#### Extrait choisi

Par une requête et un nouveau mémoire, enregistrés les 2 et 5 novembre 2023 au secrétariat du contentieux du Conseil d'Etat, M. A... B... demande au juge des référés du Conseil d'Etat, statuant sur le fondement de l'article L. 521-2 du code de justice administrative, d'ordonner la suspension de l'exécution des arrêtés des 6 et 27 octobre 2023 par lesquels la ministre de l'enseignement supérieur et de la recherche l'a suspendu de ses fonctions pour une durée d'un an.

Il soutient que :

- les arrêtés litigieux le privent du libre exercice de son mandat d'élu au conseil d'administration de l'université de La Réunion et de son mandat de président élu de cette université ;

- la condition d'urgence est satisfaite, dès lors que, d'une part, la suspension prononcée, l'empêche d'exercer les mandats pour lesquels il a été élu ainsi que des activités d'enseignement, le prive du bénéfice des primes associées à ses mandats et fait obstacle à ce qu'il puisse accéder aux sites et locaux de l'université, d'autre part, qu'il importe, dans l'intérêt du conseil d'administration dont il est le président élu et de celui de la communauté universitaire, de rétablir ce conseil dans sa composition légitime et son fonctionnement normal, alors que la privation de ses mandats provoque des dysfonctionnements, et, enfin, qu'il est porté atteinte aux intérêts du service public universitaire, notamment à proximité du lancement de la campagne d'évaluation de l'université de La Réunion par le Haut Conseil de l'évaluation de la recherche et de l'enseignement supérieur avec ses conséquences sur l'allocation des moyens de l'établissement ;

- il est porté une atteinte grave et manifestement illégale à plusieurs libertés fondamentales ;

- les décisions de suspension prises à son encontre portent atteinte à la liberté académique et au libre exercice de ses mandats électifs de membre du conseil d'administration et de président de l'université et mettent en cause la présomption d'innocence, la liberté de l'enseignement, la libre expression du suffrage et la liberté d'expression des courants de pensée et d'opinion, ainsi qu'à la liberté d'aller et venir ;

- les atteintes portées sont graves en ce que, d'une part, la suspension prononcée compromet le fonctionnement normal de l'université et est discrétionnaire, sans être justifiée par l'intérêt du service public, d'autre part, il se trouve privé de l'exercice de ses mandats électifs, dans sa dernière année, dans des conditions contraires à l'intérêt général et à son intérêt personnel, ainsi que des droits en découlant quant à la possibilité de conserver un service d'enseignement et, enfin, il perd le bénéfice des primes associées à l'exercice de ses mandats ;

- les arrêtés litigieux ont été adoptés au terme d'une procédure irrégulière dès lors qu'il n'a pas été mis en mesure d'obtenir communication de son dossier ;

- ils sont dépourvus de toute motivation, ne reposent pas sur des faits matériellement exacts et sont entachés d'erreur manifeste ;

- ils sont entachés d'une erreur de droit en ce que les articles L. 712-2, L. 712-3 et L. 951-4 du code de l'éducation ne prévoient pas la compétence de la ministre de l'enseignement supérieur et de la recherche pour démettre de ses fonctions un président d'université ou le suspendre dans l'exercice de ses mandats électifs et que l'article R. 712-8 du même code ne peut fonder le refus d'accès aux locaux de l'université ;

- ils ont été adoptés en méconnaissance des dispositions de l'article L. 951-4 du code de l'éducation en ce que les faits qui lui sont reprochés ne présentent pas un caractère suffisant de vraisemblance et de gravité et en ce que la poursuite de ses activités au sein de l'établissement ne présente pas des inconvénients suffisamment sérieux pour le service et pour le déroulement des procédures en cours ;

- ils sont entachés de disproportion au regard de l'objectif d'intérêt général poursuivi.

########

▸ **Consignes et exercices**
- a) Recopiez le passage de l'extrait choisi qui va de « Par une requête » à « durée d'un an. ».
- b) Dressez la liste des articles du code de l'éducation que mentionne l'extrait choisi.
- c) Rédigez la suite de l'extrait choisi, consacré à la requête de M. A... B... devant le juge des référés, en partant de sa dernière phrase.
Les données qui suivent forment un matériau indépendant de l'extrait choisi.

#### Données fournies

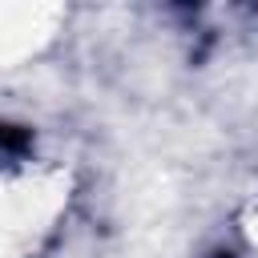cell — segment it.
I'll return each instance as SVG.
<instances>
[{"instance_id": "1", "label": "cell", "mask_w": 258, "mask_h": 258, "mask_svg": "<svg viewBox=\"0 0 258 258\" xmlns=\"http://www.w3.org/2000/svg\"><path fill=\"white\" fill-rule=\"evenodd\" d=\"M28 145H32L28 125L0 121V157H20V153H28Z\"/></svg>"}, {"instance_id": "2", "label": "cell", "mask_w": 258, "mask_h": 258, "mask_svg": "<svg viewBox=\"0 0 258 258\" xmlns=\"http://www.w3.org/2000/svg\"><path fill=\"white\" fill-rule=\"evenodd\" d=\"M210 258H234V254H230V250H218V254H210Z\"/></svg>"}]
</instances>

########
#### Données fournies

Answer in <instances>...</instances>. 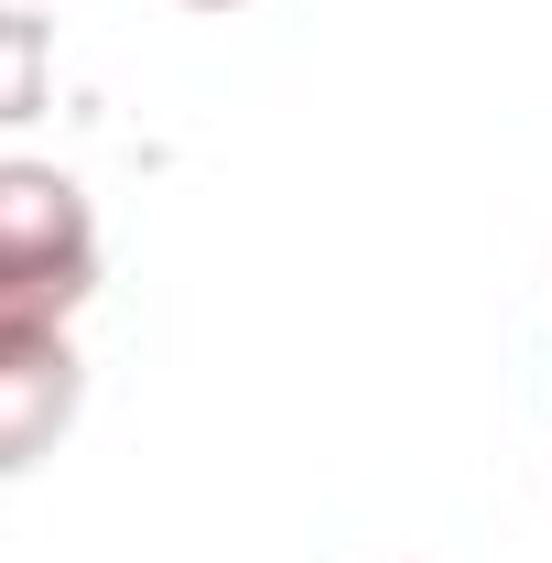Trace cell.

########

▸ **Résultats obtenus**
- a)
Par une requête et un nouveau mémoire, enregistrés les 2 et 5 novembre 2023 au secrétariat du contentieux du Conseil d'Etat, M. A... B... demande au juge des référés du Conseil d'Etat, statuant sur le fondement de l'article L. 521-2 du code de justice administrative, d'ordonner la suspension de l'exécution des arrêtés des 6 et 27 octobre 2023 par lesquels la ministre de l'enseignement supérieur et de la recherche l'a suspendu de ses fonctions pour une durée d'un an.

- b) L. 712-2, L. 712-3, L. 951-4 et R. 712-8.

- c)
Vu les autres pièces du dossier ;

Vu :

- le code de l'éducation ;

- le code général de la fonction publique ;

- la loi du 22 avril 1905 portant fixation du budget des dépenses et des recettes de l'exercice 1905 ;

- le code de justice administrative ;

Considérant ce qui suit :

1. Aux termes de l'article L. 521-2 du code de justice administrative : " Saisi d'une demande en ce sens justifiée par l'urgence, le juge des référés peut ordonner toutes mesures nécessaires à la sauvegarde d'une liberté fondamentale à laquelle une personne morale de droit public ou un organisme de droit privé chargé de la gestion d'un service public aurait porté, dans l'exercice d'un de ses pouvoirs, une atteinte grave et manifestement illégale (...) ". En vertu de l'article L. 522-3 du même code, le juge des référés peut, par une ordonnance motivée, rejeter une requête sans instruction ni audience lorsque la condition d'urgence n'est pas remplie ou lorsqu'il apparaît manifeste, au vu de la demande, que celle-ci ne relève pas de la compétence de la juridiction administrative, qu'elle est irrecevable ou qu'elle est mal fondée.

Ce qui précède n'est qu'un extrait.